By Emily Grossman
March 1, 2016
Kids seem to have a sixth sense. At least that was my experience of them while teaching middle school about a decade ago. There I was, working hard, while also vigilantly trying to hide the fact that I had spent the previous decade in and out of treatment for bipolar II disorder. Yet, somehow, my students kept on coming to me with their mental health struggles. Could they somehow sense that I was more than just sympathetic -- that my empathy was that of a person who had experienced similar?
I will never clearly know the answer to this question -- but one thing did become clear: I had to help these kids, and not just in the traditional way that a teacher is allowed to help--the old guidance counselor referral -- but REALLY help. I remember my tenure year of teaching, when I sat down with another member of the staff at the school and told this person that I was resigning.
"Are you out of your mind?" my colleague said. "You have a stable job WITH a pension, and the economy is terrible. How could you give that up?"
My answer was simple: I needed to follow my heart-and my heart was with those kids-kids like me who could become anything they wanted if they were treated for their mental health struggles early. I knew this first-hand because I had lived it. After being in the psychiatric hospital at least 13 times during my college career, I had graduated, gone to Columbia University to get a master's in education, and started my journey in recovery teaching the students that I loved.

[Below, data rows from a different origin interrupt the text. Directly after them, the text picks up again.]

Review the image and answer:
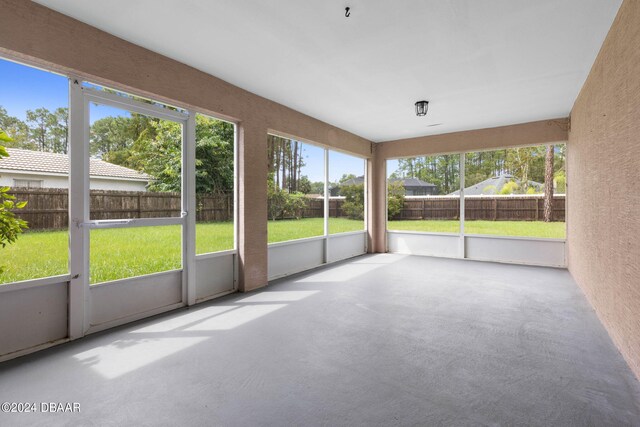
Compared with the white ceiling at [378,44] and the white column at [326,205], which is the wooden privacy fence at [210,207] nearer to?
the white column at [326,205]

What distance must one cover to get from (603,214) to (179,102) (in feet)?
14.9

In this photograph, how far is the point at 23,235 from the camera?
8.41ft

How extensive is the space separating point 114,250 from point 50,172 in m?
0.86

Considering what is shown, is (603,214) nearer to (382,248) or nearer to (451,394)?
(451,394)

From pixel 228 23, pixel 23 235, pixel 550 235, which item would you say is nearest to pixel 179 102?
pixel 228 23

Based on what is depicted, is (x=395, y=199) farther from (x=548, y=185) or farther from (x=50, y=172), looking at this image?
(x=50, y=172)

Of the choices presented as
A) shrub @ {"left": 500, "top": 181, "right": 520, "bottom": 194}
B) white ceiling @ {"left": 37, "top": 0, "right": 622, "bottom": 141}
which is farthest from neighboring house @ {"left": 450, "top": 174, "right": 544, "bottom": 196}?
white ceiling @ {"left": 37, "top": 0, "right": 622, "bottom": 141}

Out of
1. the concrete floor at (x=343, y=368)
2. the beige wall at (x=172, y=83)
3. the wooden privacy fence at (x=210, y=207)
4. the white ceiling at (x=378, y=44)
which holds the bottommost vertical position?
the concrete floor at (x=343, y=368)

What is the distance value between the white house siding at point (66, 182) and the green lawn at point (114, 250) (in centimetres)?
41

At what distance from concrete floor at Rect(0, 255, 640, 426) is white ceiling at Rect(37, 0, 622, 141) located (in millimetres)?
2736

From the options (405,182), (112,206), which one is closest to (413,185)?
(405,182)

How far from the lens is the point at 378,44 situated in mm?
3076

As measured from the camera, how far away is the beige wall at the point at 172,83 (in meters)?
2.44

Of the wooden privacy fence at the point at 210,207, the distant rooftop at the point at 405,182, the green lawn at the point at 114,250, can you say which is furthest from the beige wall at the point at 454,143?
the green lawn at the point at 114,250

Yet, because I had a huge loan out from my second degree, I couldn't afford to go back to school again for mental health, so I found an alternative: Peer Specialist training. It turned out that NJ had a program that trained people who were living in recovery from mental illness to provide mental health services to others. The concept was that a person with "lived experience" of mental illness and recovery could really help others to get well.
After the training, I went on to work as a peer specialist in community mental health centers, where I worked alongside social workers, psychiatrists, supported employment specialists, and others helping people to get well. I loved (and still love) the work. I even "hung a shingle" and began my own peer specialist practice, which still exists (shameless plug). And then, I got into training other mental health professionals and peers on how to implement services that really put the client and their recovery first (also known as Recovery-Oriented, Person-Centered services), which I still do also.
So, why do I believe in peer services so much? Well, first, I have seen first-hand how we can provide people with mental illness hope. No one can show a person that they can recover from mental illness like a person who's been there. Second, peers know HOW to recover. Don't get me wrong, recovery looks different for each person, but there are common themes and threads that run across every recovery story. We didn't learn from a textbook how to help people recover. We learned how to help people by recovering ourselves. We've walked the walk, tried all different types of treatments, and we have seen first-hand what is effective. Third, we can be your biggest advocates. We know what the mental health system can be like: how at its worst it can be shaming, stigmatizing, and take away people's freedom. We know this because we've lived through it. And, we don't want you to live through the same pain. So, we'll fight for you like no one else.
I believe that recovery is possible. Not just for me, but for EVERYONE. Does this mean that everyone recovers? No, because not everyone is taught the skills to recover. Also, once a person learns the skills, they have to choose to use them. My peer specialist colleagues and I can give you a flashlight so that you can see your way out of the darkness of mental illness. You make the choice about whether or not to turn the flashlight on. I can tell you, that life can be absolutely beautiful in the light of recovery. Won't you join me here?